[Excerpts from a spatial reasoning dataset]
— Begin —

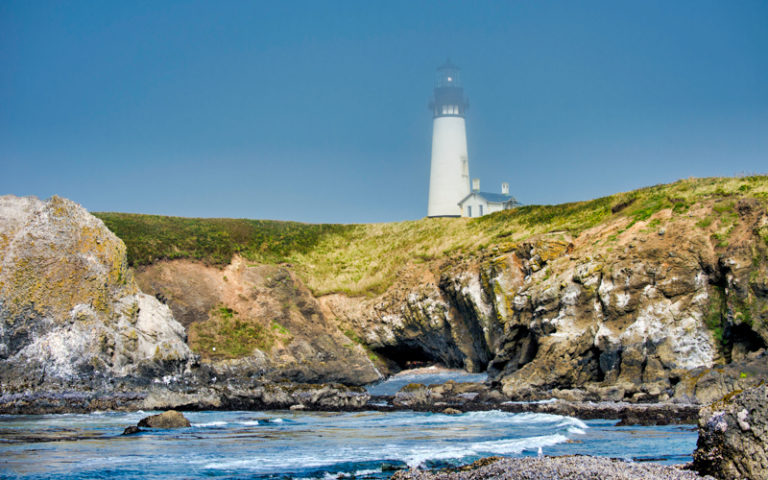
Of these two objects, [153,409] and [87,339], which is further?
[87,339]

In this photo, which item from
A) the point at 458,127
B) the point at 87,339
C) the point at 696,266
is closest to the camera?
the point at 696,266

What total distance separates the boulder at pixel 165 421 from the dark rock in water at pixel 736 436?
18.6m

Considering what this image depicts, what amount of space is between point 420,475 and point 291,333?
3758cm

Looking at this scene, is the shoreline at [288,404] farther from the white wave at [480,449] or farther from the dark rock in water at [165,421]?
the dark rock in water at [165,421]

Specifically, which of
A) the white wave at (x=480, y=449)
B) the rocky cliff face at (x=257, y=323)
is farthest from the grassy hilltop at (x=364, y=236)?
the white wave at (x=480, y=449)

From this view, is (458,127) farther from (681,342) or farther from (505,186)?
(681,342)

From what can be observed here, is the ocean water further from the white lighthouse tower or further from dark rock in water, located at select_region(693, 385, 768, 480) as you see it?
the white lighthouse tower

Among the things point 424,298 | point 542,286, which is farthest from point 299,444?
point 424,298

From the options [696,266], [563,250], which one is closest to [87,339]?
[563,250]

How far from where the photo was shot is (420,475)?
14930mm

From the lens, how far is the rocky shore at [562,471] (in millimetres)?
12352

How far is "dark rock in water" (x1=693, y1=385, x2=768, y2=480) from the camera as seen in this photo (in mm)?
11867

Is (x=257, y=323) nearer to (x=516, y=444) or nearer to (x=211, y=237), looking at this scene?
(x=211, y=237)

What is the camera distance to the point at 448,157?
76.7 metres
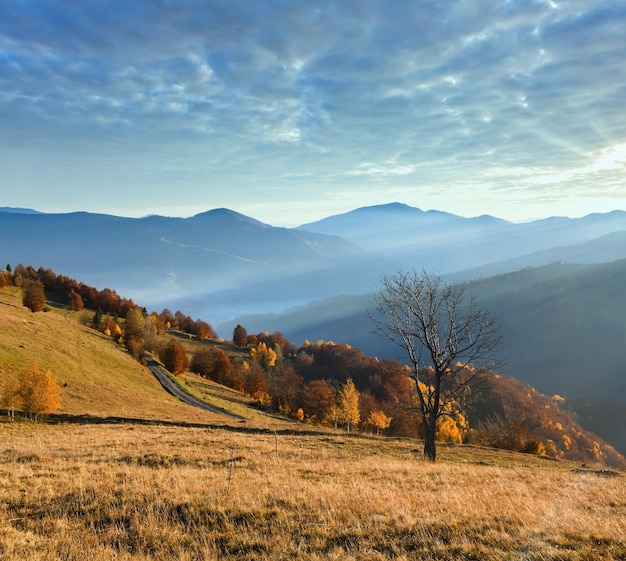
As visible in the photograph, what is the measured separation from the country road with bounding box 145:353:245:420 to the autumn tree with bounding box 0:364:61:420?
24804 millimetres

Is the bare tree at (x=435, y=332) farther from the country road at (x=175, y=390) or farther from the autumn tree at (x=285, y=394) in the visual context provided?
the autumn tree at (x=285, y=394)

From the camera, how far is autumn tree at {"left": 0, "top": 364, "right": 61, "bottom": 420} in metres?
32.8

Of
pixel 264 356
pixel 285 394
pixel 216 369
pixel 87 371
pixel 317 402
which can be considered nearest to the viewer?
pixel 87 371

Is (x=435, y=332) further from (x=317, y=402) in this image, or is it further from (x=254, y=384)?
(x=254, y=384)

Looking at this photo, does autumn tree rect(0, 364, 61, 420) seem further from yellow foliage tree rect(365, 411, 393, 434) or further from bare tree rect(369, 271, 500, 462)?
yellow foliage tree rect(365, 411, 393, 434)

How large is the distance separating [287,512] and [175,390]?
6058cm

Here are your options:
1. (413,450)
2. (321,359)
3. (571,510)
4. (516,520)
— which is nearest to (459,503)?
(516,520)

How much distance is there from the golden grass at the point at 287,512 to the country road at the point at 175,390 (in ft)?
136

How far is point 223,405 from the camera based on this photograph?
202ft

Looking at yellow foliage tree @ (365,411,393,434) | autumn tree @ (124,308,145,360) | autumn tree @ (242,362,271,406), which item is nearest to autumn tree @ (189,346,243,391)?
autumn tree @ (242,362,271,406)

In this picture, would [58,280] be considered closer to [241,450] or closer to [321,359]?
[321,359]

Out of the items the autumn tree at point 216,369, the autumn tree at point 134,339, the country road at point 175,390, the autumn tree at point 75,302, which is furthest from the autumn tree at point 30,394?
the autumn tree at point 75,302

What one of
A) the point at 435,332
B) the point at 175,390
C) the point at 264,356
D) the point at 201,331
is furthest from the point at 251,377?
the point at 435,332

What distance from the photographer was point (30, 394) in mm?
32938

— End —
— Begin —

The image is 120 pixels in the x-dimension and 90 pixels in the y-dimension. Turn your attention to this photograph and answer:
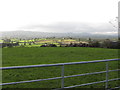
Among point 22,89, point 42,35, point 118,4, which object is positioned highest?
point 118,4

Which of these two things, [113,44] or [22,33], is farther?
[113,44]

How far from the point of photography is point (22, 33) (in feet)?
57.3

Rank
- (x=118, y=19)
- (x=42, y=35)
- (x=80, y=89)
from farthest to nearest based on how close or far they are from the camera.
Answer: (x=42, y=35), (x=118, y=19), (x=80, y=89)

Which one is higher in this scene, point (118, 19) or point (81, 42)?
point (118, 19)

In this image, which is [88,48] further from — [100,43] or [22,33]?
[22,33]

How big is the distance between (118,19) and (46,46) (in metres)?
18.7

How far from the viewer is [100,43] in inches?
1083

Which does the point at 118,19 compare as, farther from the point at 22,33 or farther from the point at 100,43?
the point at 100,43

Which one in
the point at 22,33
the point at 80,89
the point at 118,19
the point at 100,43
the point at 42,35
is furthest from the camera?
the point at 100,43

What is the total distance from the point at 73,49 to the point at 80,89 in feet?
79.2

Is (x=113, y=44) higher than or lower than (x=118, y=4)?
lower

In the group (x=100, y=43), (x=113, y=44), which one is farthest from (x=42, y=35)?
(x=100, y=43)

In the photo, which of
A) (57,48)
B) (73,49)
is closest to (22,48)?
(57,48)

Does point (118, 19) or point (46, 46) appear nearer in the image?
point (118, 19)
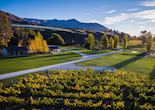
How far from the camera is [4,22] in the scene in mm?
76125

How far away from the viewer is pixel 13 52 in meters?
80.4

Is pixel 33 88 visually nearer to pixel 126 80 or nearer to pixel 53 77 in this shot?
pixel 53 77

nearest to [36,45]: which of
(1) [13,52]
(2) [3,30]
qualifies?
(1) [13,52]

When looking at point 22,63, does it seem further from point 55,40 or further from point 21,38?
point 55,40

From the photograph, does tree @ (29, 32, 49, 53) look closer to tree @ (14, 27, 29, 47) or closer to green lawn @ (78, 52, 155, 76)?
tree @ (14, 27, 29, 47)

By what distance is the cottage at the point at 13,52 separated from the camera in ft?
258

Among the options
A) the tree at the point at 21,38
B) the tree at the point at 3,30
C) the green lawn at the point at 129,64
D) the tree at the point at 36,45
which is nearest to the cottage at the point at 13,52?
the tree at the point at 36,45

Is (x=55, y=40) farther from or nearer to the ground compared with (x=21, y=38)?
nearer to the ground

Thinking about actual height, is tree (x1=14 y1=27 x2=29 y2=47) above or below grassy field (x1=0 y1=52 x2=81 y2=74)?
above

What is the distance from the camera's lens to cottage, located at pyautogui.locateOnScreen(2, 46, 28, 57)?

— End —
— Begin —

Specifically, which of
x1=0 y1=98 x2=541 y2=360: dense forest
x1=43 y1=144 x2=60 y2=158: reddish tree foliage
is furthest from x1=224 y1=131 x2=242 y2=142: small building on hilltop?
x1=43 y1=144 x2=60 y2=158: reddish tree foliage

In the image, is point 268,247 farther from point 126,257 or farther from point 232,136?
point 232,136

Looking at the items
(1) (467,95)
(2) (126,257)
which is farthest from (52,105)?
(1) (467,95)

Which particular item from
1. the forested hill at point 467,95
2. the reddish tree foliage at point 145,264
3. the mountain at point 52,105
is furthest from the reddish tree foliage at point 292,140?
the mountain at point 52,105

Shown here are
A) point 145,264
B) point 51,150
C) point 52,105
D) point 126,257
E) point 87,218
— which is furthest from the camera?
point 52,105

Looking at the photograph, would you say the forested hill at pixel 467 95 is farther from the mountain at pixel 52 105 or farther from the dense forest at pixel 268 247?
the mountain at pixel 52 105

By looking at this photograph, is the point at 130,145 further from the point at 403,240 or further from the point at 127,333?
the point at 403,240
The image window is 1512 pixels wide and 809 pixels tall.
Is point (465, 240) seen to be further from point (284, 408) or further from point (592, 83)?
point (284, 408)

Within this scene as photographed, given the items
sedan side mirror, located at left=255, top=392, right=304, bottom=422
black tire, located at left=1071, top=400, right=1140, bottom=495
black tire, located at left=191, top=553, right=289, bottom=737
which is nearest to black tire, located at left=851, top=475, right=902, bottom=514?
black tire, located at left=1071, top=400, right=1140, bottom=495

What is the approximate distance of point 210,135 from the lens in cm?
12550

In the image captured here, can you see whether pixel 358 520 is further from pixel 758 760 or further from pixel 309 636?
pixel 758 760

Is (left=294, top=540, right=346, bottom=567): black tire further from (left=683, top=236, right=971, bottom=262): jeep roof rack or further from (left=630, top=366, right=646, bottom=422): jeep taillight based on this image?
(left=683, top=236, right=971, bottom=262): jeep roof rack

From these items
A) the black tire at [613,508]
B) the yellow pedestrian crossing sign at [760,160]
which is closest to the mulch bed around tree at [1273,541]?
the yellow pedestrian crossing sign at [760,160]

— End —

## Set task
Pick out every line in the entries above that contains the word "closest". Case matters.

## Answer to the exercise
is closest to the camera?
From the options [696,266], [563,250], which one is closest to [87,339]?
is closest to (22,48)?
which is closest to the mulch bed around tree at [1273,541]?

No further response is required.